Divisive research plan axed

十月 31, 2003

Funding chiefs look set to sidestep the government's controversial proposals for further concentration of research as set out in January's higher education white paper.

The move represents a near-total undoing of the government plans and is a vindication for those, including vice-chancellors, research councils and MPs - backed by The THES - who campaigned against further concentration.

Under the model being considered by all four of the nation's funding bodies, the distinction between different degrees of research excellence would be far less divisive.

Instead of the present hard distinctions between the different grades identified by the research assessment exercise, the funding bodies would almost certainly adopt a more graduated scale of research excellence.

Adoption of this model - proposed by Sir Gareth Roberts in his recent review of research assessment and backed unanimously by 300 respondents to the consultation - would soften the blow being dealt to departments that just fail to make the grade.

The English funding council this week denied that research concentration had occurred to the extent portrayed.

While the funding to departments graded 4 - demonstrating nationally excellent work - in the 2001 RAE has been cut, there has been a migration of staff to higher-rated departments.

Rama Thirunamachandran, director of research at the Higher Education Funding Council for England, said: "There are almost as many staff - some 22,000 - in the 5 and 5* rated units in the 2001 RAE as there were in total in all 4, 5 and 5* units in 1996, which was 23,000 people.

"This means that we are actually funding more researchers at a higher unit of resource after the 2001 RAE. This has necessarily limited the funds available for units rated below 5.

"The whole debate is rather overheated and has created more heat than light. This is particularly unfortunate at a time when the last spending review provided considerably more funding for research - a £1.25 billion addition in 2005-06 compared with 2002-03."

He said that he was not sure the debate would even have taken off had the white paper not introduced the idea of a 6* grade, which received £20 million.

Mr Thirunamachandran rejected research commissioned by Universities UK from consultants Evidence, published last week, which argues that the government has produced no evidence to back its plans to concentrate research funding.

He said the report for UUK "totally fails to take account of the fact that there will always be a limit on the amount of public funding for research".

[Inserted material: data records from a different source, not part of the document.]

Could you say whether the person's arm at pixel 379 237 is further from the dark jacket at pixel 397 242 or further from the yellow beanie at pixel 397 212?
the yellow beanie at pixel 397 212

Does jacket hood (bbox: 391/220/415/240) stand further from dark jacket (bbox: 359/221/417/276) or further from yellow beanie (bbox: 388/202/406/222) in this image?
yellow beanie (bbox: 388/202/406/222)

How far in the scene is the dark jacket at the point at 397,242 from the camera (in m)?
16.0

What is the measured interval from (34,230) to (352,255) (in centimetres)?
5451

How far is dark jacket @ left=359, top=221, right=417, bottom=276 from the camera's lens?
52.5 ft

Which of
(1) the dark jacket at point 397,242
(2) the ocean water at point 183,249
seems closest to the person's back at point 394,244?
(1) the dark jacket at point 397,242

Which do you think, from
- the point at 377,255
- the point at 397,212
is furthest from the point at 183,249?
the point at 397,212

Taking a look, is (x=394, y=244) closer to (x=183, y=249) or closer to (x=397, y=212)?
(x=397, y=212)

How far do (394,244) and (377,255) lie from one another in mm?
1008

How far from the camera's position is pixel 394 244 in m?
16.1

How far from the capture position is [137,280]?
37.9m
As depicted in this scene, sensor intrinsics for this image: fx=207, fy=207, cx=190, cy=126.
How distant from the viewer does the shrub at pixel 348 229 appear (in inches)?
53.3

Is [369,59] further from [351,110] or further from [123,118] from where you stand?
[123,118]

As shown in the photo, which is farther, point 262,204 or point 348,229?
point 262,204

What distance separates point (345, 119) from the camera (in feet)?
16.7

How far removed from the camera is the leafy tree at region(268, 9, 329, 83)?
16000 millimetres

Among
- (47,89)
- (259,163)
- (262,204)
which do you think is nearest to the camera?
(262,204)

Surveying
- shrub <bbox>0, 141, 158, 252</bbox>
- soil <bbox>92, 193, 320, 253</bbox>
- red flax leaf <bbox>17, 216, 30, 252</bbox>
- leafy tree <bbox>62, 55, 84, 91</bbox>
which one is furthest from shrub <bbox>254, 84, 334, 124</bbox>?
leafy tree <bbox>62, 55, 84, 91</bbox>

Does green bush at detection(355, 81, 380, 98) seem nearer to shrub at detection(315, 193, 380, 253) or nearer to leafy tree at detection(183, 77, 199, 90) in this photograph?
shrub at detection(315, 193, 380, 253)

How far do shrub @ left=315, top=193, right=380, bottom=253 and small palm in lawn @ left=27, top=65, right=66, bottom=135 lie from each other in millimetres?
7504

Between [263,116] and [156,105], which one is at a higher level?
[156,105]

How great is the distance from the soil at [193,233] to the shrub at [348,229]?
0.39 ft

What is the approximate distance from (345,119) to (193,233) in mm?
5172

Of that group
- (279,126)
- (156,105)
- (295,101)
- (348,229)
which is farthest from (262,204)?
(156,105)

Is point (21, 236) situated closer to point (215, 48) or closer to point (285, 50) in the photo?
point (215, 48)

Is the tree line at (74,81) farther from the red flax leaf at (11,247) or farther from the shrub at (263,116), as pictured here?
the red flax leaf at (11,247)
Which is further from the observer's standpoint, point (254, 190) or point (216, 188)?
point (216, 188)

A UUK spokesperson said: "We recognise that the overall level of funding is limited. We have, however, reiterated the importance of maintaining a balance between funding for the very top-rated departments, protecting excellence where it exists across the sector and support for emerging and improving research.

"The Evidence findings underpin the importance of this approach for the research base, highlighting the contribution of nationally excellent departments, notably grade 4 departments that perform above the world average in science, for example."

Evidence's Jonathan Adams said: "We recognise there's a limited pot and more money should be concentrated on the best - but the key issue is the steepness of the slope."

He said the differential in use "makes the slope so steep that it's difficult to see how lower grades can make the step up". But he welcomed the plan for continuous grading as "a good thing".

Higher education minister Alan Johnson told The THES earlier that he was listening to the view that some aspects of research policy were not white-paper issues. He said that while the higher education bill was the government's priority over the next few months, it would "take great pains to ensure we are getting (research policy) right".

A spokeswoman for the Department for Education and Skills said the white paper proposals were intended to "provide extra support to our very best research departments to ensure that they can continue to recruit, reward and retain the best researchers in order to compete with their strongest international competitors".